I am filled with joy that God has brought us together
This will be my last installment of this blog. I am grateful that it does not come to you suddenly, or as the result of a reduction in staff, or because anything beyond my tenure as pastor is concluding (such as the church closing). I am grateful that we all have had time to prepare for this eventuality.
And yet, when an ending comes, as the ending of my tenure as your pastor now does, there is no glossing over the variety of feelings that attend it. Though I may be the least qualified judge, I do not believe I am one for big, flashy endings. Nor am I given to nostalgia. I feel confident that I have fulfilled the role to which God called me in September, 1995, to serve with “energy, intelligence, imagination, and love” (as one of our ordination vows goes). I feel that this is the right time, for me, for my family, for this congregation, to close one chapter and to be open to God’s next chapter for us all. And yet, I feel the inevitable grief of an ending.
My grief is twofold, it seems to me. On one hand, it is the grief of things not accomplished. Of course every pastor worth her or his salt wants to “grow the church”, whatever that might mean to each. I never felt called to interpret that as adding to the number of active members. It is easy to assume that the larger the congregation the more “successful” the ministry. But I think churches are like trees in this regard. One would not want a sequoia growing next to the front porch. And one would not want a Bonsai planted in the environment of a desert palm. One would not call it successful horticulture to plant an orange tree in Finland. Trees are created for their environment, and grow best to scale. It seems to me that my call to pastor as MBPPC has had more to do with spiritual growth. Like a broken record, I have summarized what I can offer as guidance in three basic movements of discipleship in Christ: Bible study, prayer, and service. I give thanks that so many of you have found ways to claim and grow in these three movements. I grieve that I did not find more ways to offer them.
On the other hand, my grief is simply the grief of parting friends. We have emphasized “spiritual friendships” as a goal of our ministry at MBPPC. The friendships I have found with you, and that I have had the joy of watching spring up among you, are a rich treasure in my life. Earlier this summer, I shared with a few of you that the sharpest grief I am feeling is in my friendship with the children. It is an honor to be part of people’s lives as a pastor. It is a great honor to experience that relationship with someone from their birth, and from their childhood to their young adulthood, and on into adulthood. I can see why Jesus was so adamant about welcoming children!
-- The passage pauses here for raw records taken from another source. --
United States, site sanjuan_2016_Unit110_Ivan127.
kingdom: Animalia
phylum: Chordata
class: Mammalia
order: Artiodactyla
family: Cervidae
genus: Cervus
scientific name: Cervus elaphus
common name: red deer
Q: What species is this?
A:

My prayers for you all will not stop the day my service as pastor ends. My heart will be with you. And my hope is anchored in the ways these friendships will continue, though I am required to stay clear in order to allow my successor to build his or her own friendships with you.
Mostly, as. I write this, I am filled with joy that God has brought us together and given us 30 years to worship, learn, and serve. So many stories! So many times of trial and error. So many moments when it felt as though the realm of God’s love broke right into the midst of us. What a journey! What a joy!